López Obrador stammt selbst aus dem Süden, aus der Provinz Tabasco, dem Namensgeber der bekannten Chili-Sorte. Von dort aus machte er Karriere, erst als Lokalpolitiker, dann als Bürgermeister von Mexiko Stadt. López Obrador verspricht, die Infrastruktur im Süden auszubauen und diesen wirtschaftlich zu entwickeln. Zudem hält er teure Wahlgeschenke bereit, er will etwa das Rentensystem reformieren und Stipendien für Studenten aus armen Familien schaffen.

Auch im Norden findet er viele Anhänger, was mit einem Thema zu tun haben dürfte, das neben dem Drogenkrieg den Wahlkampf dominiert: López Obrador hat versprochen, endlich gegen die Korruption vorzugehen. "Ab dem 1. Juli hat die Plünderungspolitik ein Ende", so sagt er es.

Korruption ist kein neues Problem in Mexiko, unter Peña Nieto aber ist sie schlimmer geworden. Oder zumindest sichtbarer. Aus den Kassen zweier Ministerien verschwanden Berichten zufolge umgerechnet 56 Millionen Euro. Geplante Straßen wurden nicht gebaut, weil plötzlich das Geld fehlte. Politiker der Regierungspartei PRI plünderten staatliche Fonds. Und der Chef der nationalen Wasserbehörde wurde dabei fotografiert, wie er mit seiner Familie in den Urlaub flog - und dabei einen Helikopter der Regierung benutzte. Peña Nieto selbst geriet in eine Korruptionsaffäre, als bekannt wurde, dass die Villa seiner Ehefrau zuvor einem Geschäftsmann gehört hatte. Dieser hatte dann wiederum von der Regierung zahlreiche lukrative Aufträge erhalten. Im Korruptionsindex von Transparency International ist Mexiko in den letzten Jahren um 30 Plätze gefallen und liegt jetzt auf Rang 135, gemeinsam mit Russland.
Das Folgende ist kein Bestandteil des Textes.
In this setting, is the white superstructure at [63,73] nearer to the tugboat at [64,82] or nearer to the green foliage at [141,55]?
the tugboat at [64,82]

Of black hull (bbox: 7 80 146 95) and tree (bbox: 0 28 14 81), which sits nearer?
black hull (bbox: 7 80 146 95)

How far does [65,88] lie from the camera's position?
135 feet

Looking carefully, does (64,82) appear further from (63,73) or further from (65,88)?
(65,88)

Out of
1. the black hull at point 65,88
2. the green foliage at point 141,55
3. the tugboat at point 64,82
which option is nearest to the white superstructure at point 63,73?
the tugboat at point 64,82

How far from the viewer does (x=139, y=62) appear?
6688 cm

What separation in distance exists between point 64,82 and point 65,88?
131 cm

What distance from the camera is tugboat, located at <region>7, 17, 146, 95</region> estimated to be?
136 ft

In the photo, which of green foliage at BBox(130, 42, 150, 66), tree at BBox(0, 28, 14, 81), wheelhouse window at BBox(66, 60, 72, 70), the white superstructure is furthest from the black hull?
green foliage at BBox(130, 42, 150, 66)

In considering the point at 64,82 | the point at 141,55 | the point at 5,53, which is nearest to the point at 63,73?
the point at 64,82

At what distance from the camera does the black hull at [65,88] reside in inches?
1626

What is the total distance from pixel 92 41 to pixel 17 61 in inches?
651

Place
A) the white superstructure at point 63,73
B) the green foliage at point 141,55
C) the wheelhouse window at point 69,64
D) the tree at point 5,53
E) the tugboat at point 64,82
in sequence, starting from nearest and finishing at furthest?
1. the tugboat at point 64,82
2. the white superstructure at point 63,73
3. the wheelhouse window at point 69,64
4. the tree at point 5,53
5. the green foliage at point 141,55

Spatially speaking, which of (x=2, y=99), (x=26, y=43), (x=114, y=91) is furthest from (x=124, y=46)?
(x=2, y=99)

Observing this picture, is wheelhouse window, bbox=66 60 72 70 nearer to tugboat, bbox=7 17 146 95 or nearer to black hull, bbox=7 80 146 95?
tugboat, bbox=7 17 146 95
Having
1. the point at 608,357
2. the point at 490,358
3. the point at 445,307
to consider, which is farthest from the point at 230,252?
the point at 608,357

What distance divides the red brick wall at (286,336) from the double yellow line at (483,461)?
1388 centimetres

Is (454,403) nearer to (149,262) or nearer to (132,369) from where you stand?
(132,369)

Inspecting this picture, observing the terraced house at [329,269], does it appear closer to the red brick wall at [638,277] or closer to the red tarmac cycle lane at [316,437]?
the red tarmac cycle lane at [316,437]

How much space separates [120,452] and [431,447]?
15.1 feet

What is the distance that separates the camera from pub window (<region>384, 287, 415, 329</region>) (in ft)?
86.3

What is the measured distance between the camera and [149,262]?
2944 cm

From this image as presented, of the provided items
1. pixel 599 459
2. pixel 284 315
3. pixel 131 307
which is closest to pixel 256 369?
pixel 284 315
Um glaubhaft zu machen, dass er für einen Neuanfang steht, hat López Obrador seine eigene Bewegung gegründet. Das hat funktioniert, in Mexiko nennen ihn manche inzwischen den "tropischen Messias". Mit einem Vorsprung von etwa 25 Prozentpunkten führt er in den Umfragen, der Sieg scheint ihm sicher. Umso spannender ist, welche Wahlversprechen er auch einlösen wird. Manche teure Reform wird sich noch irgendwie finanzieren lassen. Der Krieg gegen die Drogenkartelle aber, den noch Peña Nietos Vorgänger Felipe Calderón begonnenhatte, scheint kaum zu gewinnen. López Obrador glaubt, dass eine Amnestie für kleine und mittlere Drogendealer helfen könnte, Experten sind skeptischer.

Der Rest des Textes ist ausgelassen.